Señor Gallardón, menos revolver en la basura de pacíficos vecinos, menos atracar al contribuyente, menos dispendios en cochecitos blindados y estupideces de culturetas progres y más dar explicaciones acerca de la corrupción que parece anidar e incluso asolar el Ayuntamiento de Madrid.

Un pensamiento en “La dignidad de Gallardón

  1. Clandestino

    Es de suponer que el Gallardón no se va a rebajar a mezclarse con un puñado de ‘fascistas’. Porque no olvidemos que en España, los que nos manifestamos públicamente contra los asesinos, somos tachados de fascistas.
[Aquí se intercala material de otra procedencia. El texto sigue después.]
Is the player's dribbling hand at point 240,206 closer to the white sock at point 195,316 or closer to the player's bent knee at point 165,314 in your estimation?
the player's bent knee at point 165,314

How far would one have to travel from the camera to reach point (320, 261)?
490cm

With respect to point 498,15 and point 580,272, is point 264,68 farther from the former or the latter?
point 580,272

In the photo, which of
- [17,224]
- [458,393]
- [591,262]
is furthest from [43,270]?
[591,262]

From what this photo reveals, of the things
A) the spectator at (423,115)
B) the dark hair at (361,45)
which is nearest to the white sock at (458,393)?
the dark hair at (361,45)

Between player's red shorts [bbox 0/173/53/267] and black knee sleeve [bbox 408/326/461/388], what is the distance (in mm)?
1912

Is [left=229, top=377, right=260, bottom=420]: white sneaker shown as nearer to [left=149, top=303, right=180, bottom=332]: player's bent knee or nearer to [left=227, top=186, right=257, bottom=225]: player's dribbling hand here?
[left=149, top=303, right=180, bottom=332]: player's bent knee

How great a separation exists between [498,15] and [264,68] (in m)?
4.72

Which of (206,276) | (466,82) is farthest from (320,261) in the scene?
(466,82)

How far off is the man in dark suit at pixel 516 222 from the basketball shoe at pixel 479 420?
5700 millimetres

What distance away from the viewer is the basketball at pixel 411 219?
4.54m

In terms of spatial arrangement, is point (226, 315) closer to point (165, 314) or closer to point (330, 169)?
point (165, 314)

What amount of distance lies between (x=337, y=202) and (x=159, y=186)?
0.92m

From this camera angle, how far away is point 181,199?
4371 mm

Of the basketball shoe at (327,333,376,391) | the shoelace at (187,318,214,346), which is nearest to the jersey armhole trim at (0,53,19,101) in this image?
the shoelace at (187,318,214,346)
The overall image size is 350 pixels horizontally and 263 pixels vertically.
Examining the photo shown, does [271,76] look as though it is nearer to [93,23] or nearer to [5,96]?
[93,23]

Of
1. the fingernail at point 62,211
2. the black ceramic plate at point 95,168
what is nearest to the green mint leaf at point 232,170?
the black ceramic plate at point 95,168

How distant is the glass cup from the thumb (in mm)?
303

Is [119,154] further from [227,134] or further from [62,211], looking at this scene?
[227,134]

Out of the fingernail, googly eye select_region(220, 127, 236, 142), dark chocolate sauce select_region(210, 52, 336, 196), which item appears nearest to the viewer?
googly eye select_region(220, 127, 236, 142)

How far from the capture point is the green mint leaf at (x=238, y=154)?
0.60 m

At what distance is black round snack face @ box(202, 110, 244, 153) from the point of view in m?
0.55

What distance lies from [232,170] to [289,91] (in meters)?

    Somos una nación que permitimos que nuestro estado legitime a los asesinos. Que permitimos que nuestro estado sea rebajado al nivel de los asesinos. Que permitimos que se persiga y encarcele a ciudadanos honrados por la posibilidad de cometer delitos. Que permitimos que el estado sea un nidal de corrupción, expolio, estafa y vagancia. Que permitimos que la omisión de los ocupas del estado, infecte las calles y el propio estado, de asesinos y criminales.

    ¿Que podemos esperar cuando permitimos que los responsables políticos de la seguridad ciudadana, que nos deben servicio y respeto, califique de fascistas a sus víctimas, cuando osan protestar?

    La culpa no es de los que han convertido el delito criminal de omisión en una constante de estado, sino de los que se lo consentimos, y no los arrojamos al puñetero infierno. De los que olvidamos que el estado es nuestro y sus criminales omisos que pagamos, son nuestros servidores.

    Somos responsables de esta y de muchas más muertes, al aceptar la responsabilidad de mantener un estado criminal. Ellos hacen lo que es de esperar en esta gentuza. Pero nosotros no hacemos lo que es de esperar en una nación que merezca los derechos que no se atreve a defiender frente a sus violadores.